The Nitto ATP Finals will host the world’s top eight male tennis players (with one notable exception) in a round-robin tournament that will determine who walks away with the winner’s check of over $2 million and, perhaps more importantly, which player is the best of the best. Also at stake is the world’s No. 1 ranking, which can go to two players currently playing in the tournament. There’s enough drama and excitement for any interested party, and we’ve got you on where and when to watch the event.
Where is it streaming?
For U.S. viewers, you can watch it on Tennis TV. You’ll have to subscribe to their Premium subscription to watch the finals. Normally, it costs $119.99 for an annual subscription or $14.99 for a monthly subscription.
However, they are running a “Finals Offer 2022” deal that will save you 50% if you sign up in the next few days. Note that these prices will vary depending on which country you are subscribing from.
You can also view archived videos of past matches and highlights from this tournament on Tennis TV’s YouTube channel.
Where is it taking place?
The final is set to take place at the Pala Alpitour stadium in Turin, Italy. This will be the second year the tournament will be held in Turin, and it is currently scheduled to be there until 2025.
Who is competing?
Eight players and two alternates will compete in the singles tournament. Rafael Nadal leads the group of players and is seeking his first ATP Final title in his illustrious career. The Greek player Stefanos Tsitsipas is next (he won the event in 2019), followed by Norway’s Casper Ruud (a two-time Grand Slam finalist this year), Russia’s Daniil Medvedev (a winner in 2020), Canadian Felix Auger Aliassime, Russian Andrey Rublev, five-time winner Novak Djokovic, and American Taylor Fritz.

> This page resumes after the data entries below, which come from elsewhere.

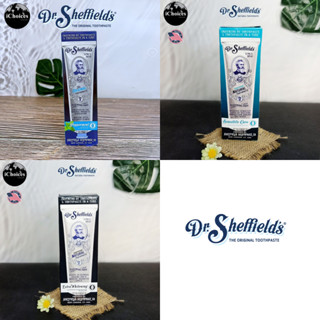 ดร.เชฟฟิลด์ ยาสีฟันธรรมชาติ Dr.Sheffield’s® Certified Natural Toothpaste 141g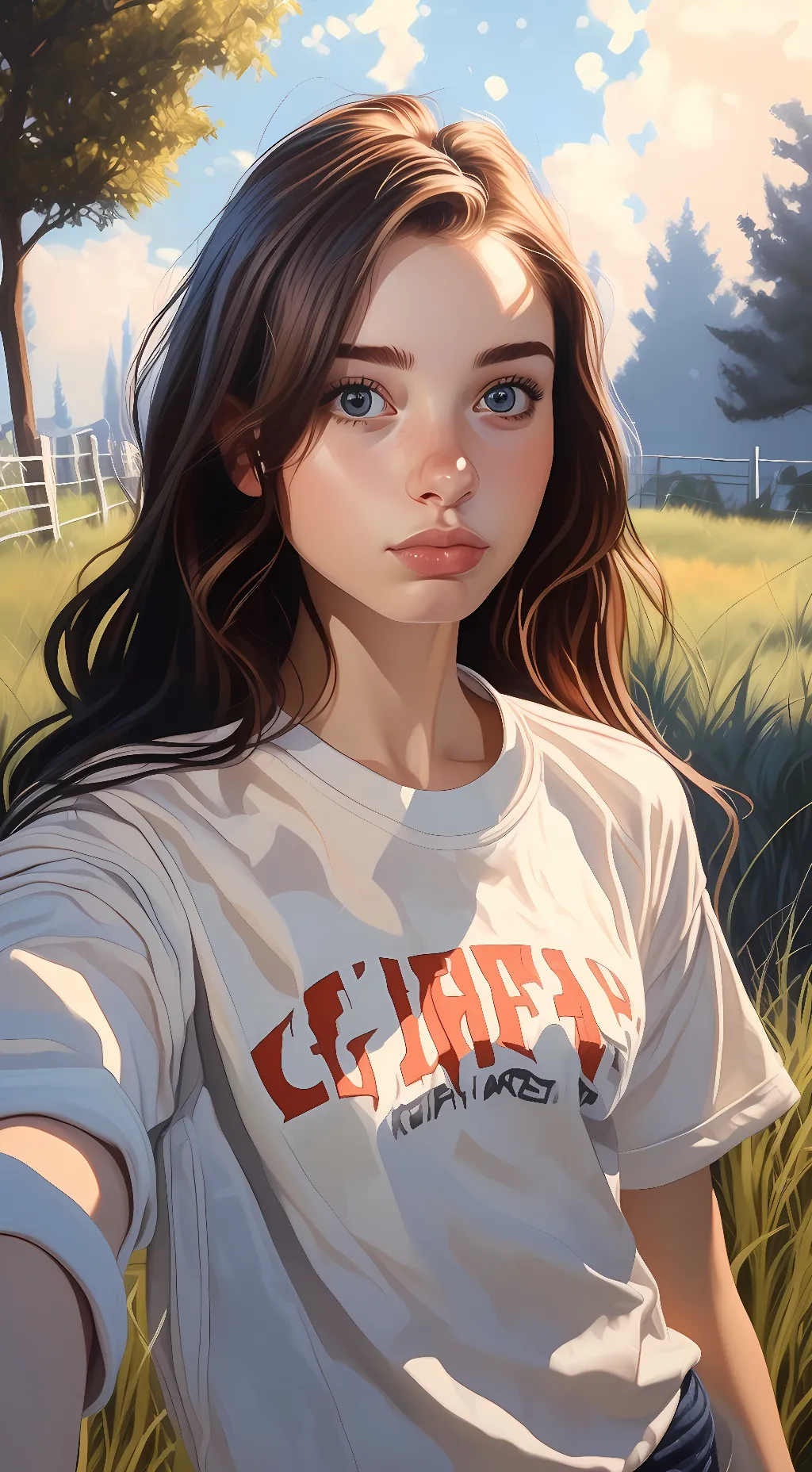 ai character: Emma background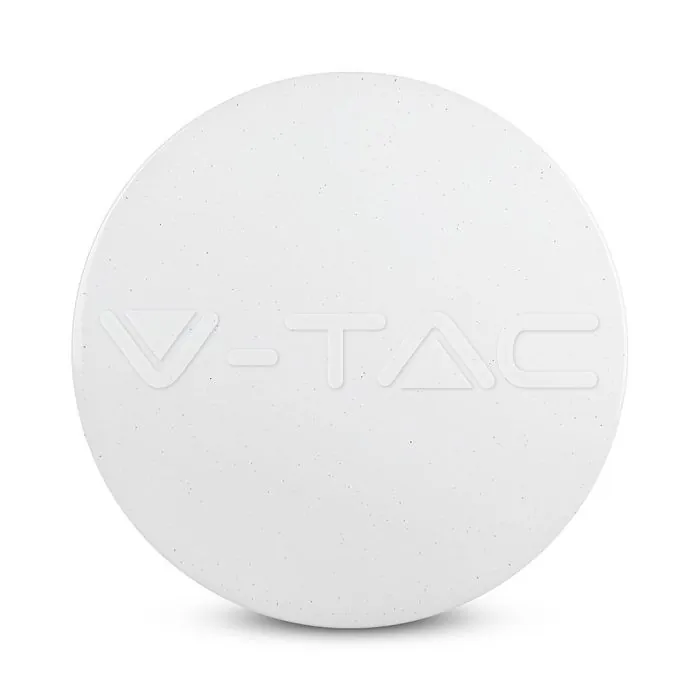 V-TAC VT-217606 24W LED Плафон Звезди Ф300 3 в 1 Сменяем Спектър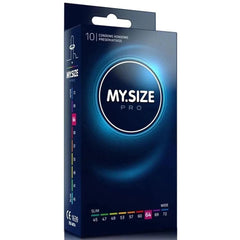 Preservativos XXL - My.Size 64mm - Melhor Ajuste e Sensibilidade - Pérola SexShop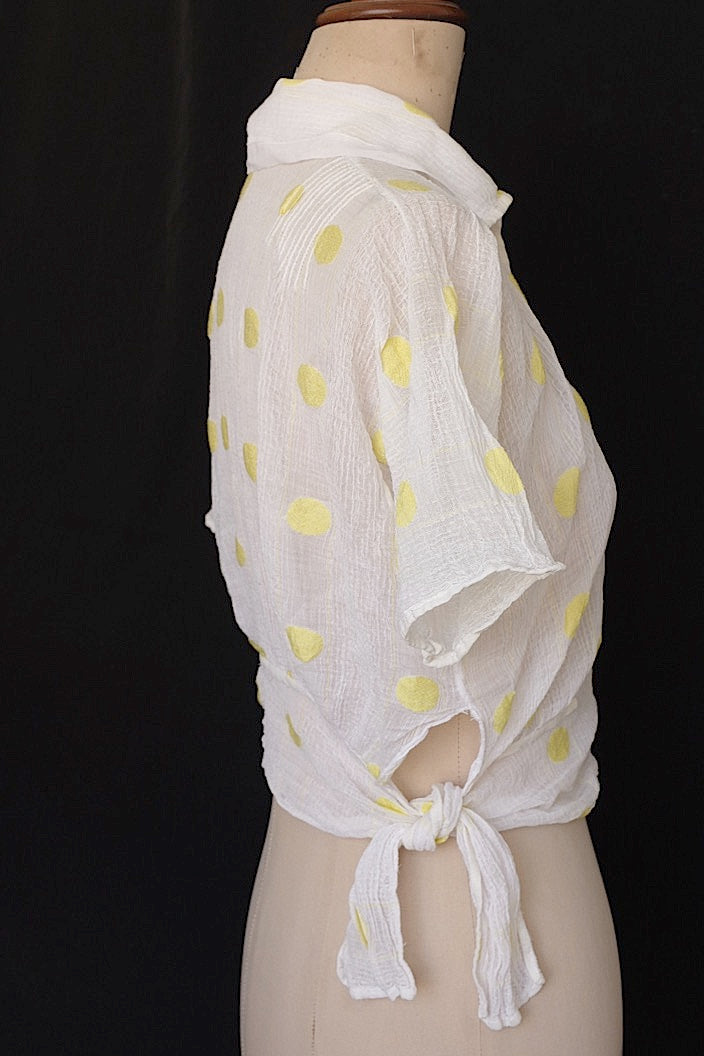 vêtement antique アンティークブラウス ポワン .FR a l'epoque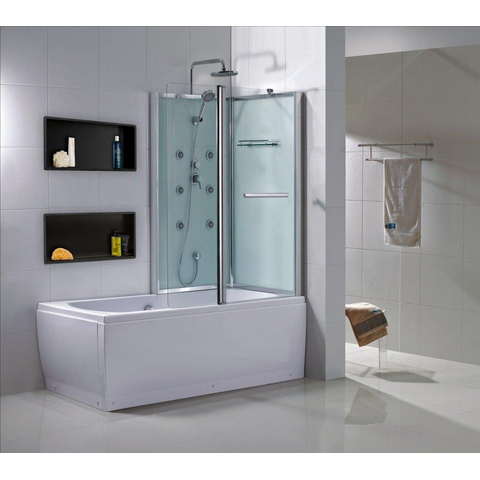 Wiesbaden Demis inbouwnis 30 x 60 x 10 cm mat zwart OUTLETSTORE STORE39631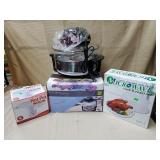 (2) Turbo Convection Ovens, Cook & Roast Set, Hot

Fritz replaced the reigning number one player Carlos Alcaraz. The teenage sensation from Spain suffered an injury earlier this month and had to withdraw. The alternates, should anyone else suffer an injury during the tournament, are Denmark’s Holger Rune and Poland’s Hubert Hurkacz.
While Alcaraz is currently the world’s number one player, both Nadal and Tsitsipas can attain that ranking depending on how well they do and how poorly the other does in the tournament.
How does the tournament work?
The eight players are divided into 2 groups: Green and Red. In the Green group are Nadal, Ruud, Auger Aliassime, and Fritz. In the Red group are Djokovic, Medvedev, Tsitsipas, and Rublev. Each player plays another in their own group in three matches.
The top two winners from each group advance, with the Green group number 1 facing the Red group’s number two player, and vice versa. The winners of those semifinal matches will then meet each other in the final.
What time does it start?
The Green group is up first, with Ruud facing Auger Aliassime on Nov. 13 at around 2:00 p.m. Central European Standard Time. The evening session will see Fritz play Nadal around 9:00 p.m. later that day.